*What to do*: Retype the stretch of the Bacopa forum thread from "John, if you" through "in the dark." with no changes.

*Source*:
──────────────────────────────
# Bacopa?



## John N. (Dec 11, 2005)

I got this plant a while back, and I think it was sold to me as a Bacopa "colorata". It was very slighly pink when I received it (I think), but since then has remained this green color.










Any ideas what plant this is exactly and how to get it back to the light pink hue? Thanks,

-John N.


----------



## Cavan Allen (Jul 22, 2004)

Yes, that's a _Bacopa_. It's kind of hard to tell by the photo if it's the 'Colorata' or _B. caroliana_. Either way, tons of iron, good light and high phosphate will bring out the colors.


----------



## erijnal (Apr 5, 2006)

John, if you have an extra stem, float it in the dark for a day or two. If the leaves droop down, then it's Colorata. I've noticed Colorata will do that, while caroliniana won't do that when it's been floating in the dark.

Of course, this might not be a very reliable way of confirming, but I'm just going by my experience.


----------



## evercl92 (Aug 14, 2006)

Those leaves don't look like the ones on my _B. caroliana_, though it still could be. Mine are more spade-shaped. It turns a pinkish hue as it gets within 6 inches of the water's surface. My guess is the lighting is mostly the cause, with a prerequesite of high iron.


----------



## John N. (Dec 11, 2005)

Here's another picture from a different angle










But it makes sense why it's greenish. I don't dose any iron, so I'll see if that will help. It should have enough light with abour 3 wpg. I'll try the bending leaf theory to see if anything helps to ID it properly. In anycase, we'll get that plant back to pink!

-John N.


----------
──────────────────────────────
*Recorded information*:
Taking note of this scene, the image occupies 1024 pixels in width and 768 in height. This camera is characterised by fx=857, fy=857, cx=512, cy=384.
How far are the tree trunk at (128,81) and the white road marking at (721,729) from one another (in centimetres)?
──────────────────────────────
*Written response*:
John, if you have an extra stem, float it in the dark for a day or two. If the leaves droop down, then it's Colorata. I've noticed Colorata will do that, while caroliniana won't do that when it's been floating in the dark.